Kubernetes Architecture


A node(minion) is a machine, physical or virtual on which Kubernetes is installed. A node is a worker machine that is where containers will be launched by Kubernetes.


What If the node on which your application is running fails?

Obviously, our application goes down. So, you need to have more than one node.


A Cluster is a set of nodes grouped together


This way even if one node fails you have your application still accessible from the other nodes. Moreover, multiple nodes help in sharing the load as well


  • Who is responsible for managing the cluster?
  • Where is the information about members of the cluster stored?
  • How are the nodes monitored?
  • When a node fails how do you move the workload of the field node to another worker node?

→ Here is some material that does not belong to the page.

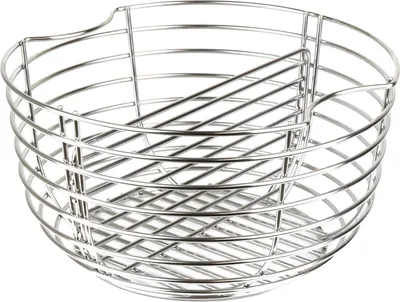Produktbild von Baste Holzkohlekorb L Kamado 21/23,5 Zoll Edelstahl Mit Teiler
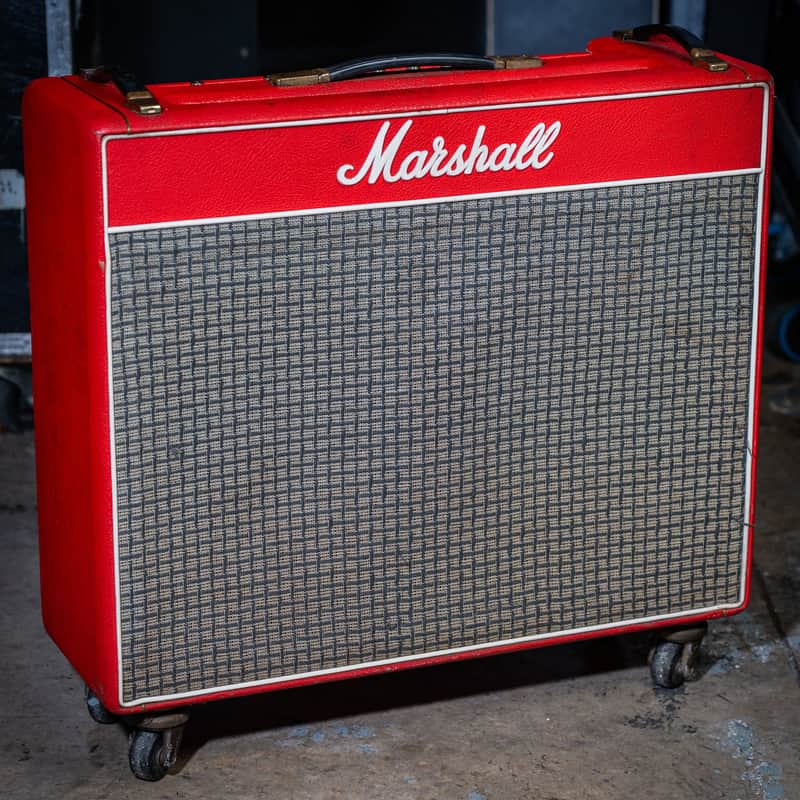 Marshall Artiste Combo Red 1973 image 1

Thus, The Master is another node with Kubernetes installed in it and is configured as a Master. The master watches over the nodes in the cluster and is responsible for the actual orchestration of containers on the worker nodes.

Master Node in Cluster


When you install Kubernetes on a system, you are actually installing the following components. An API Server, and etcd service, a kubelet service, a Container Runtime, Controllers, and Schedulers.

  • API Server
  • etcd
  • kubelet
  • Container Runtime
  • Controllers
  • Schedulers

The API Server acts as the front end for Kubernetes. The users, management devices, command-line interfaces, all talk to the API server to interact with Kubernetes cluster.

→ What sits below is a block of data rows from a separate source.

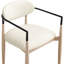 Chaise rembourrée en cuir Riccio-217157791-217157762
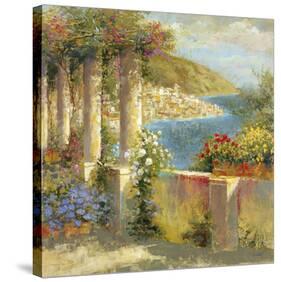 Italian Retreat I-Longo-Stretched Canvas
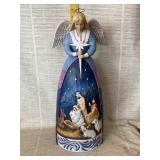 Jim Shore Heartwood Creek Angel Figurine 20' tall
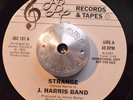 RARE 45 - J. HARRIS BAND - STRANGE /TAKE A JOKE WL PROMO Modern Soul Hear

etcd is a distributed reliable key value store used by kubernetes to store all data used to manage the cluster. When you have multiple nodes and multiple Masters in your cluster, etcd stores all that information on all the nodes in the cluster in a distributed manner. etcd is responsible for implementing locks within the cluster to ensure that there are no conflicts between the Masters.

The Scheduler is responsible for distributing work or containers across multiple nodes. It looks for newly created containers and assigns them to nodes.

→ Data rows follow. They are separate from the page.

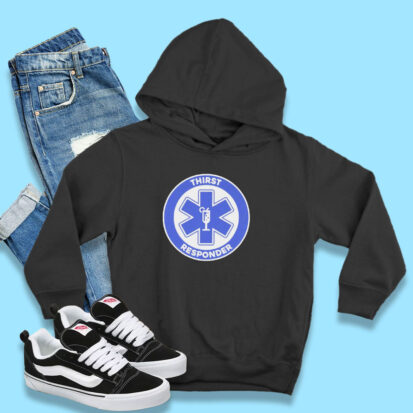 Thirst Responder Logo Hoodie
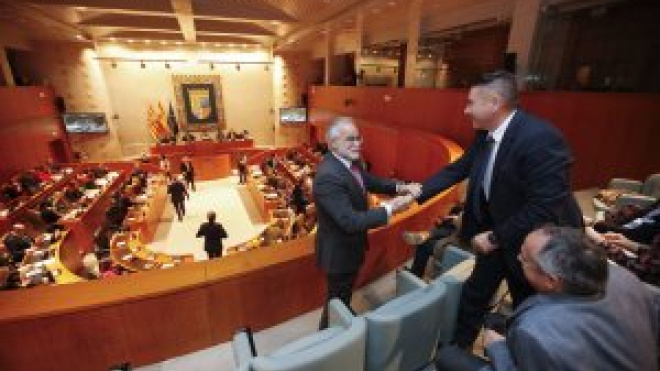 PP y Vox derogan la ley de Memoria Democrática de Aragón | Público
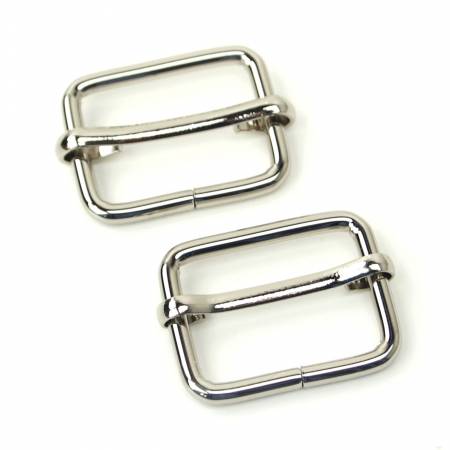 Two Slider Buckles 1"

The Controllers are the brain behind orchestration. They are responsible for noticing and responding when nodes, containers or end points goes down. The controllers make decisions to bring up new containers in such cases.

The Container Runtime is the underlying software that is used to run containers in one of the examples is Docker. There are other options as well.

Kubelet is the agent that runs on each node in the cluster. The agent is responsible for making sure that the containers are running on the nodes as expected.

Master vs Worker Nodes

Master and Worker and a set of components that make up Kubernetes. However, how are these components distributed across different types of servers? In other words, how does one server become a master and the other the slave?

The worker node as it is also known is where the containers are hosted. For example, Docker containers to run docker containers on a system, we need container runtime installed and that is where the container runtime falls. In this case, it happens to be Docker. This does not have to be Docker. There are other containers run time alternatives available such as Rocket or Cryo. Mostly, we are going to use Docker as our container runtime engine.

The master node has the kube API server and that is what makes it a master Similarly, the worker nodes have the kubelet agent that is responsible for interacting with a master to provide health information of the worker node and carry out actions requested by the Master on the worker nodes. All the information gathered are stored in a key value store on the master. The key value store is based on the popular etcd. The master also has the control manager and the scheduler.

Master Node & Work Node


One of the command line utilities known as the kube command line tool or kubectl. The kubectl tool is used to deploy and manage applications on a Kubernetes cluster. To get cluster information, to get the status of other nodes in the cluster and to manage many other things.

$ kubectl run hello-minikube
  • kubetl run command is used to deploy an application on the cluster.
$ kubectl cluster-info
  • kubectl cluster-info command is used to view information about the cluster.